El entendimiento ruso-alemán tiene muchos precedentes; el más reciente, el de Ribbentrop-Mólotov de 1939. El interés de Rusia es tener manos libres y dominio en la línea recta que une el mar Báltico con el mar Negro, sus salidas marítimas por el norte y por el sur, respectivamente, a la vez que constituye un glacis defensivo. En esto salen perdiendo los países bálticos, Bielorrusia y Ucrania. Pero esa es una baza que los rusos no están dispuestos a ceder y que parece que Alemania, a cambio del gas, está dispuesta y obligada a otorgar.

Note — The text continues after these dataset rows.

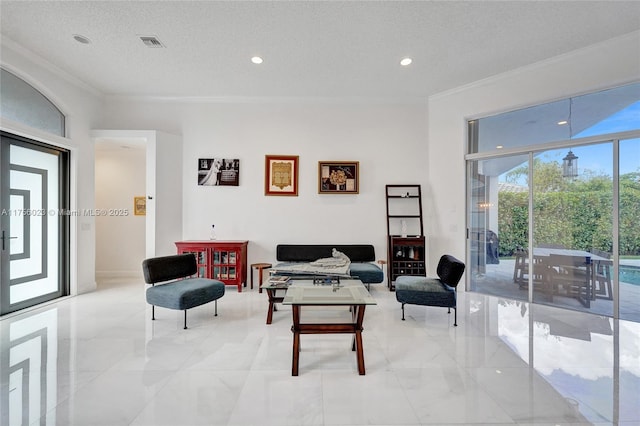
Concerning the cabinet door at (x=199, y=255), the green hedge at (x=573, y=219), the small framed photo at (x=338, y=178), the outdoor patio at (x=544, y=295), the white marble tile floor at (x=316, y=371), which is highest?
the small framed photo at (x=338, y=178)

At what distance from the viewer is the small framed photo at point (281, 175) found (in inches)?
210

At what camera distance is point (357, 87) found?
15.9ft

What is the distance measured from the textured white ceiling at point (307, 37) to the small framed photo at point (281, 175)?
1.32 meters

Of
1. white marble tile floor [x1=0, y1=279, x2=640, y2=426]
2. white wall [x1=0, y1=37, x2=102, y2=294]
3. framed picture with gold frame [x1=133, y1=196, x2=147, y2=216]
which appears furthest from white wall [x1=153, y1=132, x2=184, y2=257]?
white marble tile floor [x1=0, y1=279, x2=640, y2=426]

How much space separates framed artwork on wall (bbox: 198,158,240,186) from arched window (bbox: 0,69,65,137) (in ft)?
6.99

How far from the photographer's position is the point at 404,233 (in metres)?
5.19

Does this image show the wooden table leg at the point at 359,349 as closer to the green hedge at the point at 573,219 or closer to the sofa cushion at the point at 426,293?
the sofa cushion at the point at 426,293

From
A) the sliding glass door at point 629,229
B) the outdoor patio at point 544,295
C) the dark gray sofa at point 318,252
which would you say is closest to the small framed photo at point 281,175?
the dark gray sofa at point 318,252

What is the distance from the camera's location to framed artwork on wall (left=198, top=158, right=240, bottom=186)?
5.33m

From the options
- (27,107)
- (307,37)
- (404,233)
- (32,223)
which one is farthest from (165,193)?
(404,233)

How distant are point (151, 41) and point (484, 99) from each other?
16.2 feet

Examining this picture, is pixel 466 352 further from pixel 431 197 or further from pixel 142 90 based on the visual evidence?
pixel 142 90

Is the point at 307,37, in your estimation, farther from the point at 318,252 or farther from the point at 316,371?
the point at 316,371

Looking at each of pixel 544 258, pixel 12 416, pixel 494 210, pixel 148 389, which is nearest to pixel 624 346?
pixel 544 258
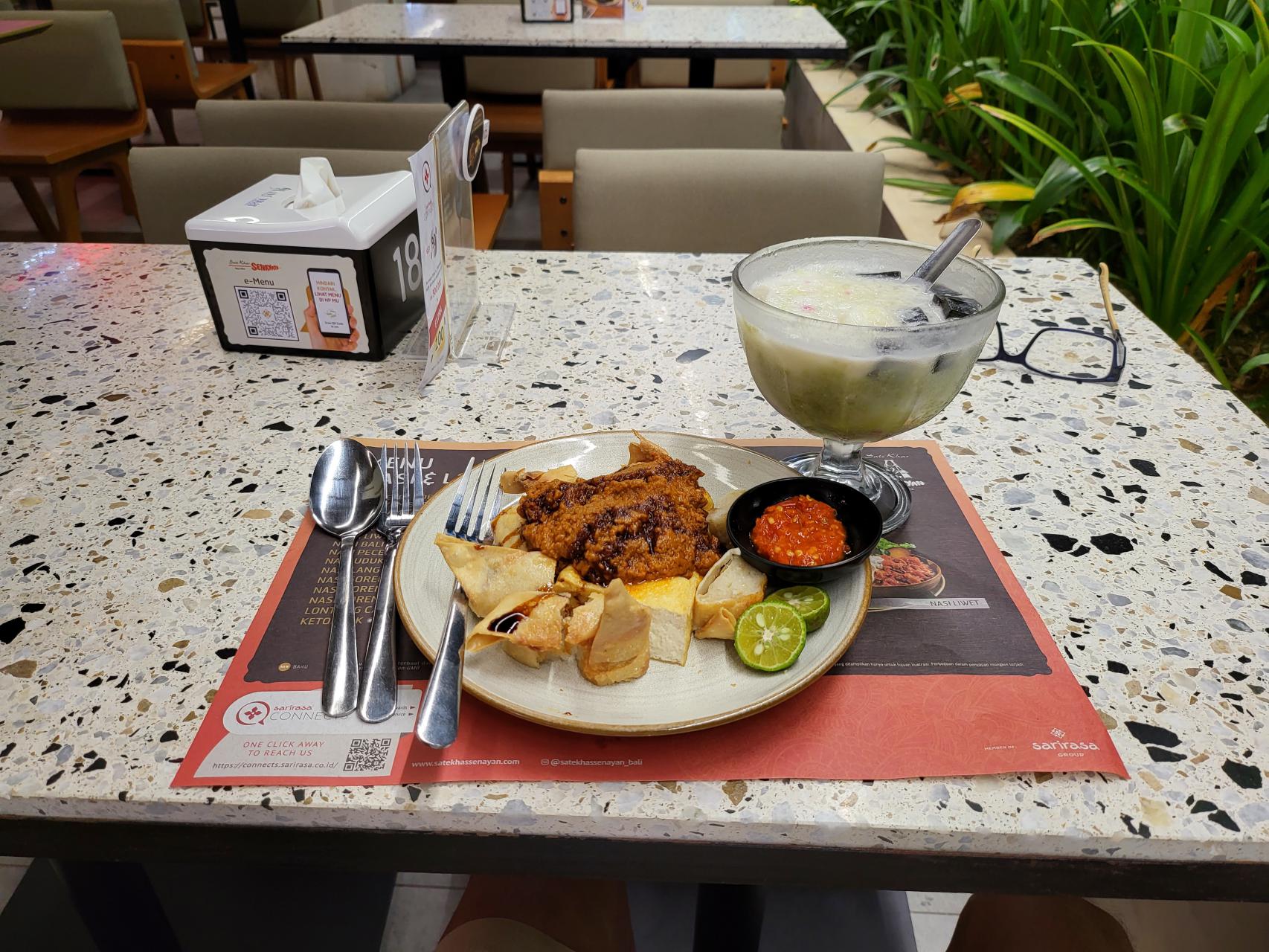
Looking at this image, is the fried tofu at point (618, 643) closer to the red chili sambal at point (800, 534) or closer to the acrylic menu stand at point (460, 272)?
the red chili sambal at point (800, 534)

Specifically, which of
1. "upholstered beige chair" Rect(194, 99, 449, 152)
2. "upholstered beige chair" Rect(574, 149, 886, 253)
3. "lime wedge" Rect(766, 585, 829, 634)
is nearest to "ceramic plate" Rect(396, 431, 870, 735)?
"lime wedge" Rect(766, 585, 829, 634)

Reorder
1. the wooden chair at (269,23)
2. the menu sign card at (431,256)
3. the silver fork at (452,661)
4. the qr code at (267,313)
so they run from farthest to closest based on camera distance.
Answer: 1. the wooden chair at (269,23)
2. the qr code at (267,313)
3. the menu sign card at (431,256)
4. the silver fork at (452,661)

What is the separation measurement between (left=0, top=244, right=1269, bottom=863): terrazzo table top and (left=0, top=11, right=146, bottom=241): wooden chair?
2097 millimetres

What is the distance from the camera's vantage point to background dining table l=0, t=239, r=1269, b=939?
1.75ft

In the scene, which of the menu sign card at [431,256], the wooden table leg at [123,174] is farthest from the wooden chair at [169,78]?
the menu sign card at [431,256]

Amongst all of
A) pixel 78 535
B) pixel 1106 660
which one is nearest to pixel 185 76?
pixel 78 535

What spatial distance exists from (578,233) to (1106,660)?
119cm

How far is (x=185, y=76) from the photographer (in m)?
3.78

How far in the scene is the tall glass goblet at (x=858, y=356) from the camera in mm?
673

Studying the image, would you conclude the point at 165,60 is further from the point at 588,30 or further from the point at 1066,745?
the point at 1066,745

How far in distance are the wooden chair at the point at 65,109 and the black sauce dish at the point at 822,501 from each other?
3.32 m

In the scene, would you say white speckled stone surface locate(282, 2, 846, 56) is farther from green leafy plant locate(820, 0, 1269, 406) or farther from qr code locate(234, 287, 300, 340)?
qr code locate(234, 287, 300, 340)

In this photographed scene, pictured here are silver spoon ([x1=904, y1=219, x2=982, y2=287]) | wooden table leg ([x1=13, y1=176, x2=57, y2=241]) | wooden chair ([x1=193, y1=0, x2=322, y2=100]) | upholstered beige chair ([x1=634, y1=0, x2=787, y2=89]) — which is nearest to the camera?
silver spoon ([x1=904, y1=219, x2=982, y2=287])

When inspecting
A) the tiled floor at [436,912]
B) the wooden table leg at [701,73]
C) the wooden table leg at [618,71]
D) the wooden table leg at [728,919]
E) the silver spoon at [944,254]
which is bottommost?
the tiled floor at [436,912]
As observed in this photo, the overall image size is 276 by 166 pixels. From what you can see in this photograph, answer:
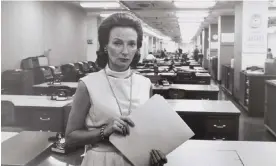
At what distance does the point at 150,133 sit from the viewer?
1.24 metres

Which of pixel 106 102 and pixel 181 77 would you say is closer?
pixel 106 102

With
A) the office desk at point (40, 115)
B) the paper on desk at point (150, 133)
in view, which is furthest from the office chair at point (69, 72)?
the paper on desk at point (150, 133)

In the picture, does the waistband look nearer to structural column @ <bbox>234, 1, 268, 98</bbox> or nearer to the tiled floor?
the tiled floor

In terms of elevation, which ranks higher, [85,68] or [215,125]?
[85,68]

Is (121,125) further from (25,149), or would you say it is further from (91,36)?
(91,36)

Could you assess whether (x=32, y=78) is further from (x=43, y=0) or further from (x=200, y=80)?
(x=200, y=80)

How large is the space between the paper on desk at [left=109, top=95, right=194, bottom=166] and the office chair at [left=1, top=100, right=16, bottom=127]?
2.43m

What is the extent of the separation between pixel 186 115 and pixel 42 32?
6.04m

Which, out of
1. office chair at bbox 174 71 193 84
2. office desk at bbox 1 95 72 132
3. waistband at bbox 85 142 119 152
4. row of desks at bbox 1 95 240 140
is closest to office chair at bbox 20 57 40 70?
office chair at bbox 174 71 193 84

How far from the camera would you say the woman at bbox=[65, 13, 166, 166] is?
1278mm

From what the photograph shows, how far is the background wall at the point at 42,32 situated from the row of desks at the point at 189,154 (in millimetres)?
4463

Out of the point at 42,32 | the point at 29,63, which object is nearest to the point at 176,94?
the point at 29,63

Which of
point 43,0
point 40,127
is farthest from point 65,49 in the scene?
point 40,127

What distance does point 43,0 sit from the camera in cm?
855
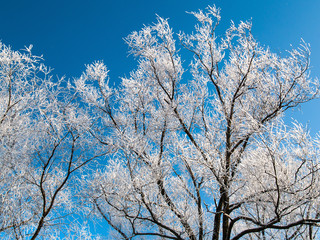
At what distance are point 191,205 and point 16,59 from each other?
5.29 m

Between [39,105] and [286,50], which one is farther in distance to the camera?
[286,50]

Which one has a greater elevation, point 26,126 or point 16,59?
point 16,59

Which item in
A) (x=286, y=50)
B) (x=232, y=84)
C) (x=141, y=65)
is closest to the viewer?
(x=286, y=50)

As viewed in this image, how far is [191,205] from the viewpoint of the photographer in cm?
685

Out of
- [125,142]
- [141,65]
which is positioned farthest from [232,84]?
[125,142]

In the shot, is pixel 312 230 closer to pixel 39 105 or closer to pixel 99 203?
pixel 99 203

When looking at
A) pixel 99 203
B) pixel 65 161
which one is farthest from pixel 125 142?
pixel 99 203

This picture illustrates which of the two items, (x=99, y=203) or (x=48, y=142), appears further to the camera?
(x=99, y=203)

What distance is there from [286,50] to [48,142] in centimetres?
571

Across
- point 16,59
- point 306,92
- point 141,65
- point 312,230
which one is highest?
point 141,65

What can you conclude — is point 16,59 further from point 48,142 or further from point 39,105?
point 48,142

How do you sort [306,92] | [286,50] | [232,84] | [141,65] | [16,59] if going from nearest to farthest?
[16,59] < [286,50] < [306,92] < [232,84] < [141,65]

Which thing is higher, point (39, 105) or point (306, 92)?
point (306, 92)

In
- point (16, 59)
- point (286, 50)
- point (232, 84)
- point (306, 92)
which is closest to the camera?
point (16, 59)
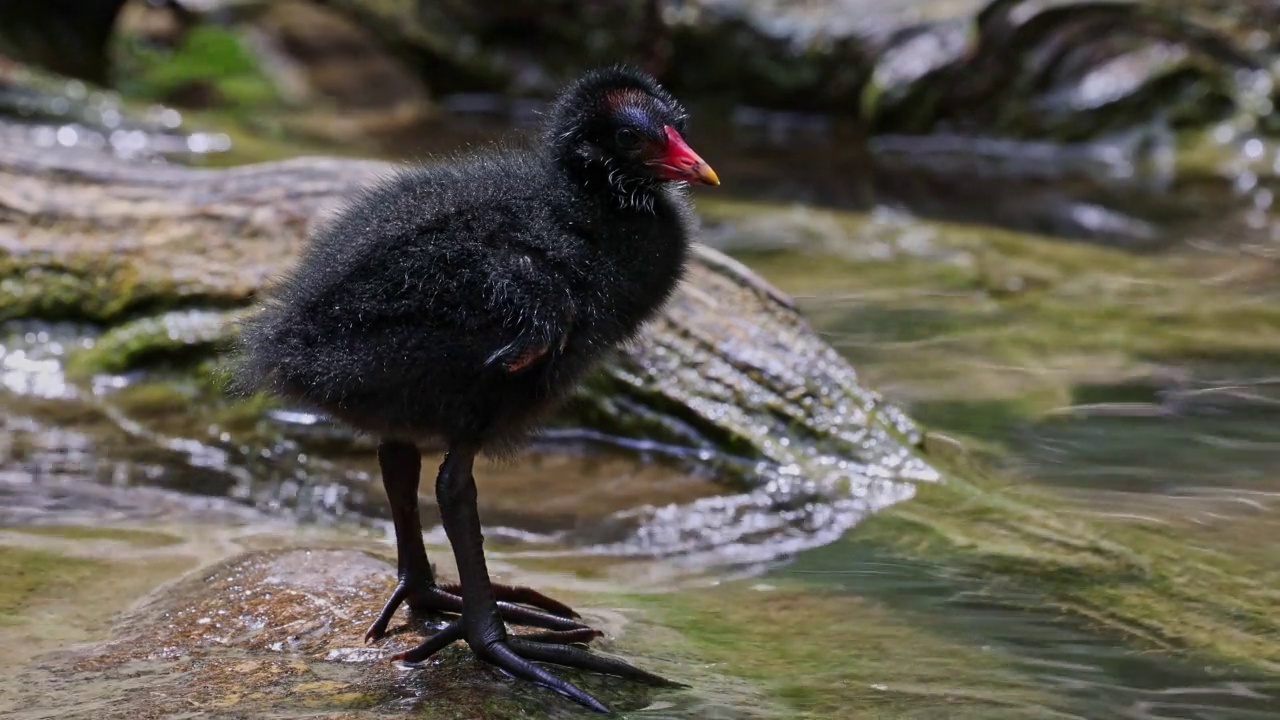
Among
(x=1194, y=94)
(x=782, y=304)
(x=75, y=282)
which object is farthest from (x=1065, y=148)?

Si esta visión es certera, en vez de una pax americana, asistimos a una nueva etapa de armonía ruso-alemana en la que los miembros de la UE tendrán que encontrar nuevos elementos de coordinación e independencia y de mantenimiento de sus condiciones de Estados nación. 

Tiempos de cambios y de adaptación. Y España, país atlántico y mediterráneo como Francia, ¿cómo queda? No estaría mal un debate de altura en el Congreso. Los españoles tenemos derecho a saber dónde estamos y hacia dónde vamos.